Evidence on efficacy of ICDs at preventing SCD mixed
Using implantable cardioverter-defibrillators (ICDs) to prevent sudden cardiac death (SCD) was more effective than not using ICDs at lowering the risk for mortality and SCD, a meta-analysis published online Jan. 21 in Annals of Internal Medicine found. However, evidence from multiple studies was too weak to suggest a mortality or SCD benefit among different subgroups.
In their analysis, Amy Earley, BS, of Tufts Medical Center in Boston, and colleagues included 14 studies from the U.S., Canada and Europe that included patients eligible for an ICD to prevent SCD. All participants were followed from the time of implantation. They compared patients with ICDs with or without cardiac resynchronization therapy to patients with no ICDs for all-cause mortality and death caused by SCD and also compared subgroups that included age, sex, race or ethnicity, New York Heart Association (NYHA) class, left ventricular ejection fraction, heart failure, left bundle branch block and QRS interval.
All 14 studies found a statistically significant benefit of ICD in reducing all-cause mortality rates. ICDs in patients with no recent heart attack and no concurrent coronary revascularization lowered mortality risk by 31 percent over a period of three to seven years after device implantation.

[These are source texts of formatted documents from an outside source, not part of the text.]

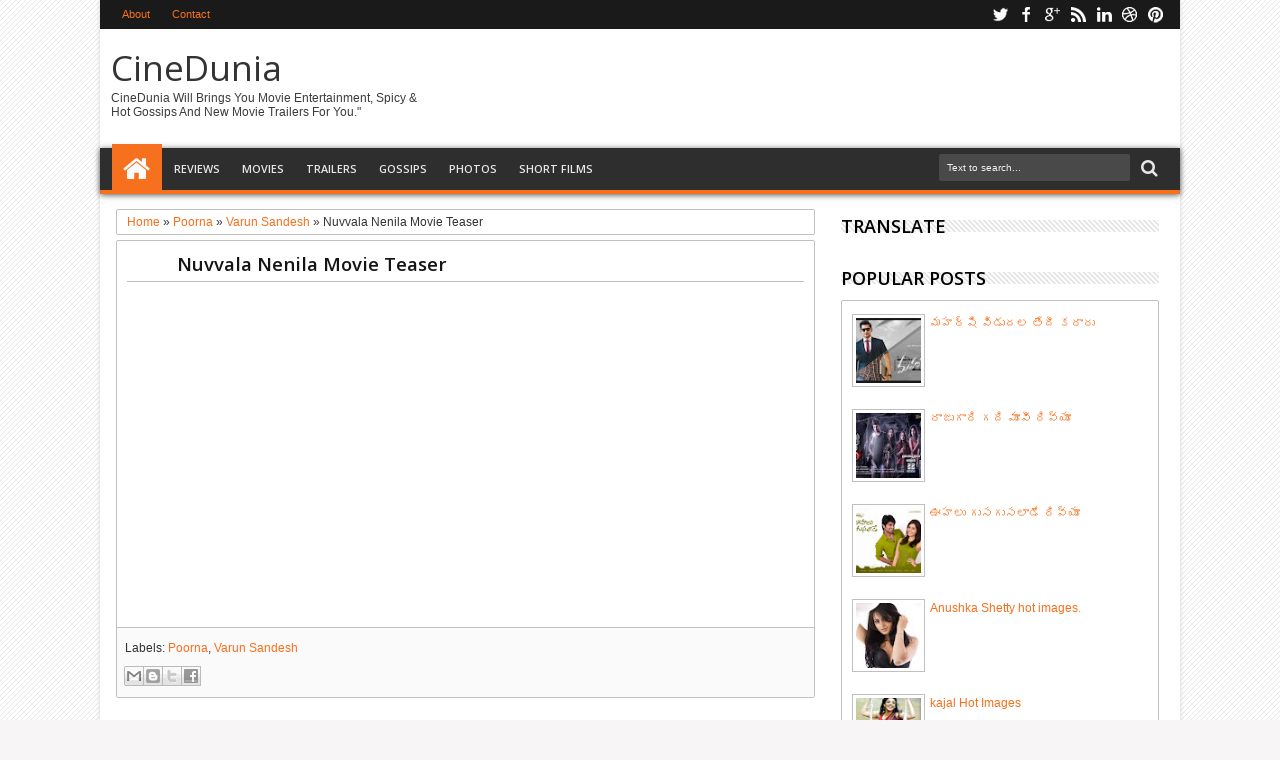

--- FILE ---
content_type: text/html; charset=UTF-8
request_url: http://www.cinedunia.com/b/stats?style=BLACK_TRANSPARENT&timeRange=ALL_TIME&token=APq4FmDSJjvC3mq2dx7sRTnN_PrNI158r1nf4BdwC5MFkKbOgkHfA0nsd3dHaQv2k3aFAYseb63Z-WqFlBL_u7Ccy953XgEwvQ
body_size: 262
content:
{"total":344055,"sparklineOptions":{"backgroundColor":{"fillOpacity":0.1,"fill":"#000000"},"series":[{"areaOpacity":0.3,"color":"#202020"}]},"sparklineData":[[0,11],[1,47],[2,50],[3,21],[4,15],[5,15],[6,25],[7,13],[8,11],[9,12],[10,21],[11,18],[12,20],[13,16],[14,15],[15,72],[16,18],[17,26],[18,24],[19,16],[20,30],[21,29],[22,96],[23,57],[24,54],[25,82],[26,52],[27,17],[28,44],[29,67]],"nextTickMs":1800000}

--- FILE ---
content_type: text/plain
request_url: https://www.google-analytics.com/j/collect?v=1&_v=j102&a=1647263718&t=pageview&_s=1&dl=http%3A%2F%2Fwww.cinedunia.com%2F2014%2F03%2Fnuvvala-nenila-movie-teaser.html&ul=en-us%40posix&dt=Nuvvala%20Nenila%20Movie%20Teaser%20-%20CineDunia&sr=1280x720&vp=1280x720&_u=IEBAAAABAAAAACAAI~&jid=1496087226&gjid=924788760&cid=2133430154.1768924385&tid=UA-5364155-27&_gid=1848969843.1768924385&_r=1&_slc=1&z=411411020
body_size: -285
content:
2,cG-X2QTRZWNPF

However, the 10 studies that analyzed subgroups offered weak evidence of a mortality benefit of ICDs based on age, sex, race and QRS interval yet found no difference between ICDs and no ICDs. Evidence related to the other subgroups was indeterminate. One study did find ICDs more effective in NYHA Class II patients vs. NYHA Class III.
Evidence from nine studies was strong enough to suggest ICDs offer a protective benefit against SCD. Using an ICD in patients with ischemic or nonischemic cardiomyopathy without a recent heart attack or concurrent coronary revascularization lowered the risk of SCD by about 63 percent over a time period of two to six years after implantation. Only two studies carried out subgroup analyses, and based on this small number of analyses, the authors found the evidence to be indeterminate.
Although there were few studies that evaluated ICDs among subgroups, “each patient’s prognosis has to be considered to individualize treatment decisions in clinical practice,” the authors argued.